The 17-23 February Issue of ICIS Business News featured an article on China’s potential to become a major producer of hydrocarbons using hydraulic fracturing of shale. It is well known that China has large shale deposits, actually estimated to have more recoverable gas than those in our country. If these are developed, the world energy scenario would again change, with China potentially a low cost energy country, depending on coal and natural gas. If the gas contains liquids, China’s petrochemical producers would make low cost ethylene as well. And the country would become a “cleaner” electricity producer as new power plants use gas instead of coal – desperately needed due to the intense pollution caused by coal burning. But there are substantial difficulties facing China as it starts to plan its future in shale gas production.

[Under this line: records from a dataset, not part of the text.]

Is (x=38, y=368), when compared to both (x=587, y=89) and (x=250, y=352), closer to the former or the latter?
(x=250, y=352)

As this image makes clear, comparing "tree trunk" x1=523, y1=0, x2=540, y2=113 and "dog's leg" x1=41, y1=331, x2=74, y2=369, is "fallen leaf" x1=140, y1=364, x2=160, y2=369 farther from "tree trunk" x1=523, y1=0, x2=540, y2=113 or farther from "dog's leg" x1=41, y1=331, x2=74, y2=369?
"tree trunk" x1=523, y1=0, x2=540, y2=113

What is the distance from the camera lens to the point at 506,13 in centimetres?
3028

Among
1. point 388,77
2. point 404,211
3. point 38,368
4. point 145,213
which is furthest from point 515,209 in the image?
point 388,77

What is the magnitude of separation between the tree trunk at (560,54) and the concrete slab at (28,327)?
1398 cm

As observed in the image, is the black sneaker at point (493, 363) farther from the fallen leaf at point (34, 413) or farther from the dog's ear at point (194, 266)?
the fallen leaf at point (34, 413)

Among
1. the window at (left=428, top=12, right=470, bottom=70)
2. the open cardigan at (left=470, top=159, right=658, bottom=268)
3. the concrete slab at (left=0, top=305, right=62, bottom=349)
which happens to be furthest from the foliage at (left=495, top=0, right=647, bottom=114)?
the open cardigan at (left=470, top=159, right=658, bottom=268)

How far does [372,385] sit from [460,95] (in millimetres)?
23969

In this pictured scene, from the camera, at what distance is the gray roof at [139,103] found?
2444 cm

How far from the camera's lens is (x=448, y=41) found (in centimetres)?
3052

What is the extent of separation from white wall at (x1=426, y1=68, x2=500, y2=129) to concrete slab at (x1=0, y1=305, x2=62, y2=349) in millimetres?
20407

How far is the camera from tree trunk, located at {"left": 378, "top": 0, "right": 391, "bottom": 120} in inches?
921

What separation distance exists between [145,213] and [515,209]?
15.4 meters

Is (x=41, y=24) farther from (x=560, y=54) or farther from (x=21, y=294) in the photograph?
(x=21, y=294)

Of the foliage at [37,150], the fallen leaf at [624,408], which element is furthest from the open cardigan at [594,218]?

Shale wells require a considerable amount of water, which is already scarce in many parts of China. So water for fracking will have to compete with agricultural, commercial and domestic users. Secondly, China’s shale gas is generally found at much greater depths and less favorable formations than in the U.S. This greatly increases drilling costs and makes gas production more problematic in some areas. Third, there is already a great deal of antagonism in China about all types of pollution. Fracking is therefore likely to be strongly opposed in many municipalities as it is in Europe and parts of the states. Finally, fracking in different types of shale requires a great deal of experience and inventiveness, including massive investments in reservoir mapping, including 3DSeismic, CT scanners and advanced imaging solutions. So, there is a considerable learning curve in China even if technology is brought over by Western firms, which is happening to some extent, but with concern about lack of protection for sophisticated technology.

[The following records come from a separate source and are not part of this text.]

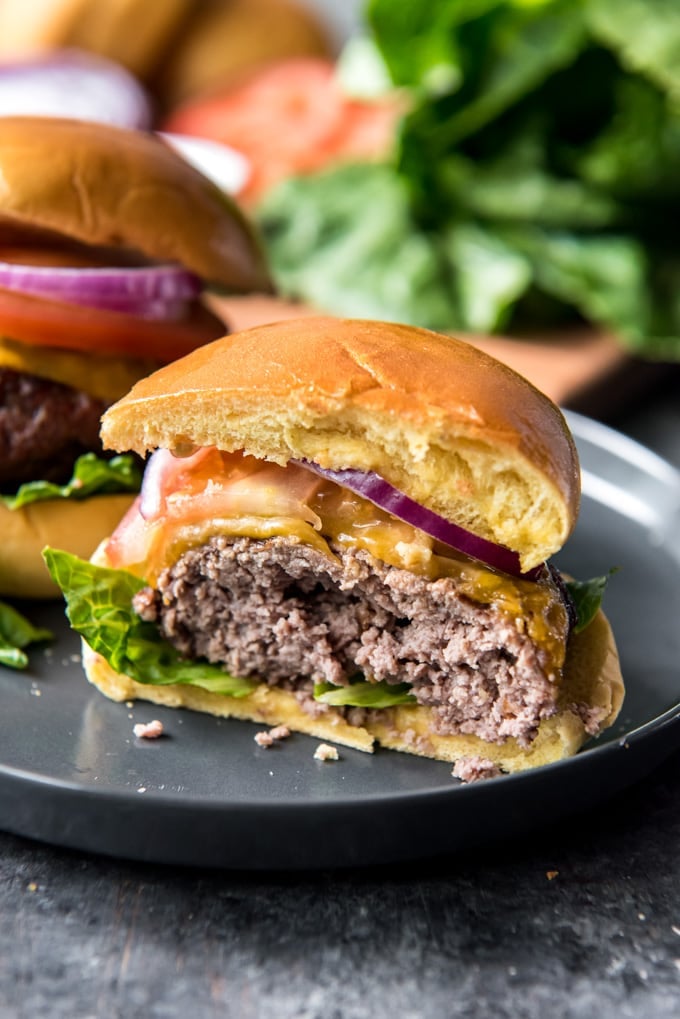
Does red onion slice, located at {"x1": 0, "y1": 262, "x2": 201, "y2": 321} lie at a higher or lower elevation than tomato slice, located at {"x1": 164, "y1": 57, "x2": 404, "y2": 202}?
higher

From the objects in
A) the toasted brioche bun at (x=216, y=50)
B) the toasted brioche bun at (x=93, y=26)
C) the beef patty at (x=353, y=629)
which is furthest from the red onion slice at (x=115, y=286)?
the toasted brioche bun at (x=216, y=50)

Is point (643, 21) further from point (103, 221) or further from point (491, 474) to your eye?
point (491, 474)

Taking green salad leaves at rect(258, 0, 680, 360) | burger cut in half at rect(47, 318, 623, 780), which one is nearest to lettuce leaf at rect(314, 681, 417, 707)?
burger cut in half at rect(47, 318, 623, 780)

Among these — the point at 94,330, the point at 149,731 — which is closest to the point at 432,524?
the point at 149,731

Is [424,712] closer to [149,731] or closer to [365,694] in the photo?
[365,694]

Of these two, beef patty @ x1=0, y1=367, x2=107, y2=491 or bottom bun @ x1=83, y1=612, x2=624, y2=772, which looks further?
beef patty @ x1=0, y1=367, x2=107, y2=491

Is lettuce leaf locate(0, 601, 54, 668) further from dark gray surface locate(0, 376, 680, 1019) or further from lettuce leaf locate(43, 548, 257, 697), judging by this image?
dark gray surface locate(0, 376, 680, 1019)
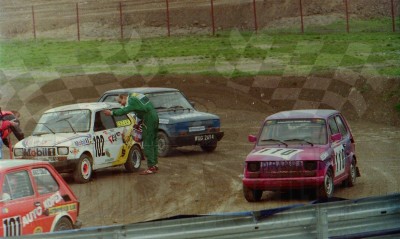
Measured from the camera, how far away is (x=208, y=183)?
1705cm

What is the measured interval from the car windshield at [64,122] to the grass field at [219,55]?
1135 cm

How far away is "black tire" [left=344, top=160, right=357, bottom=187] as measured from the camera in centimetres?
1609

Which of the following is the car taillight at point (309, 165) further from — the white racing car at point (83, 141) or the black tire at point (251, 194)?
the white racing car at point (83, 141)

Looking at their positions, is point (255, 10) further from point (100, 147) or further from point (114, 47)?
point (100, 147)

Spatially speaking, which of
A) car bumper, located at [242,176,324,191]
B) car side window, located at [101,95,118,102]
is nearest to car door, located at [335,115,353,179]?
car bumper, located at [242,176,324,191]

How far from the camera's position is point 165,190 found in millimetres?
16484

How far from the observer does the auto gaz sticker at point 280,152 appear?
14594 mm

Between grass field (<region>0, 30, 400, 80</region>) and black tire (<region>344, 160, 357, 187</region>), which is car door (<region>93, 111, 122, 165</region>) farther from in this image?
grass field (<region>0, 30, 400, 80</region>)

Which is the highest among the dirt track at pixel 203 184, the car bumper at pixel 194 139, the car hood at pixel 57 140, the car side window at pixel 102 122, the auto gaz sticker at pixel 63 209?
the car side window at pixel 102 122

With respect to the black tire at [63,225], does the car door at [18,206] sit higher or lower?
higher

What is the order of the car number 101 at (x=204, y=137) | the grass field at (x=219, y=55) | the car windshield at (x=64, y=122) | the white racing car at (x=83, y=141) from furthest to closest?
the grass field at (x=219, y=55) → the car number 101 at (x=204, y=137) → the car windshield at (x=64, y=122) → the white racing car at (x=83, y=141)

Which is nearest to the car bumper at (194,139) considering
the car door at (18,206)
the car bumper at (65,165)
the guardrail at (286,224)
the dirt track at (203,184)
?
the dirt track at (203,184)

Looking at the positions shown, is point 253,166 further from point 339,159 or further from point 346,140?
point 346,140

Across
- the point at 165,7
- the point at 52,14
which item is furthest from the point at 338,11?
the point at 52,14
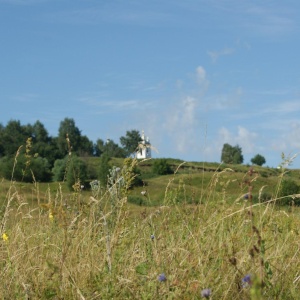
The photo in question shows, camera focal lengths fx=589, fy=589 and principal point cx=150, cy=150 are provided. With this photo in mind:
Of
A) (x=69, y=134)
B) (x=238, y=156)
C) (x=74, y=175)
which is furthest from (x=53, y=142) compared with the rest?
(x=74, y=175)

Petrochina and Sinopec are already engaged in exploratory fracking, as are foreign companies like Shell and Total.
All in all, it is is estimated that it will be ten years before China can become a large producer of shale gas. This will, among other things, require the government to set up rules to regulated the licensing, exploration and production involved in establishing China’s hydraulic fracturing industry for shale development. In China, the ground below the surface belongs to the state, a far different situation than in the U.S.